Conveyancing is the legal process of transferring property ownership from one entity to another. Similar to a mortgage broker in the United States, conveyancers draft the documents necessary for transfer of property titles in the United Kingdom, Australia and New Zealand.

To become a licensed conveyancer, you must enrol in a two to three-year program offered by an accredited college. In addition to coursework, students must complete two years of practical training and pass a national exam before becoming licensed.

Apply to a college that offers a program in conveyancing. Many of these programs are available at law schools. If accepted, you will receive two to three years of instruction on foundational law, land law, requirements for buying and selling, and contract law.

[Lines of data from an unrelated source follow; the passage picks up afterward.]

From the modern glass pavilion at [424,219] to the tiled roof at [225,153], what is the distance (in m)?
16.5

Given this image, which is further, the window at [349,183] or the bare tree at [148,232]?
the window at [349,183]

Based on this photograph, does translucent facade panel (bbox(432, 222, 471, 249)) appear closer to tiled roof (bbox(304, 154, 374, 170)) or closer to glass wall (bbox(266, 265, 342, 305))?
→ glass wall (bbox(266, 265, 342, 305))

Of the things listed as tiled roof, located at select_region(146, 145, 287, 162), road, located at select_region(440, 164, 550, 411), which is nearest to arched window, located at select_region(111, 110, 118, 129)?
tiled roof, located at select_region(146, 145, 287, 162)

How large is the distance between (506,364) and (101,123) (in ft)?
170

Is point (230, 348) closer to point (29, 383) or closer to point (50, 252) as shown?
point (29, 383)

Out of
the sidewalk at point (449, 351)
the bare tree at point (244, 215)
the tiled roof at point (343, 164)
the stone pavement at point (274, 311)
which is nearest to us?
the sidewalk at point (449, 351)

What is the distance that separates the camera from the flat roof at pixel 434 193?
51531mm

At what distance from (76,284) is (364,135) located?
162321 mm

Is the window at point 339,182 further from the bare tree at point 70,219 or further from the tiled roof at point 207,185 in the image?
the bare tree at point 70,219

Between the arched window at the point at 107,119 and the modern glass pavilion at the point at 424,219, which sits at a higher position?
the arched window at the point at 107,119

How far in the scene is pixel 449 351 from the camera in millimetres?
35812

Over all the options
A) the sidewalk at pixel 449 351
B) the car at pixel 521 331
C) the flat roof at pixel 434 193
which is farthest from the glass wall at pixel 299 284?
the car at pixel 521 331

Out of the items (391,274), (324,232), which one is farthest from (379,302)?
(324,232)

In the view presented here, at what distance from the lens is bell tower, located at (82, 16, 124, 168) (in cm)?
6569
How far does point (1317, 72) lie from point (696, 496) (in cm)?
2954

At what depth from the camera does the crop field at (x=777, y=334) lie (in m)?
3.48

Work under a qualified employer for the equivalent of two years after the successful completion of coursework. You will have the option of completing this requirement as either a full time or part time employee. Qualified employers include licensed conveyancers or solicitors. Only in rare instances may students receive an exemption from practical training.

Submit a Certificate of Practical Training as proof of the completion of job training for every twelve months that you work under a qualified employer. This document must detail the work you are doing and requires the signature of your supervisor. When you have completed both your coursework and practical training, you will be eligible to take the licensing examination.

Register for the conveyancing examination. Spend the adequate time studying, as the exam is challenging and comprehensively tests your abilities. It will cover topics that you learnt during both your coursework and practical training. Examinations are held only two or three times a year, so it is important to plan for them well in advance.

Apply to become a Employed Licensed Conveyancer once you receive a passing mark on the examination. If you are granted a license, you will have the legal authority to perform conveyancing services, offer probate services and commission oaths. Your application can be refused if you have not adequately completed any portion of conveyancer training, including coursework, practical training or the examination. You must reapply for a license every twelve months. Licensed conveyancers are typically employed by banks, financial institutions, building societies or local authorities.


Even if you successfully complete your coursework, practical training, and examination, you can be denied a conveyancing license on the basis of defects in your moral or personal character. Keep your record clean to help avoid this.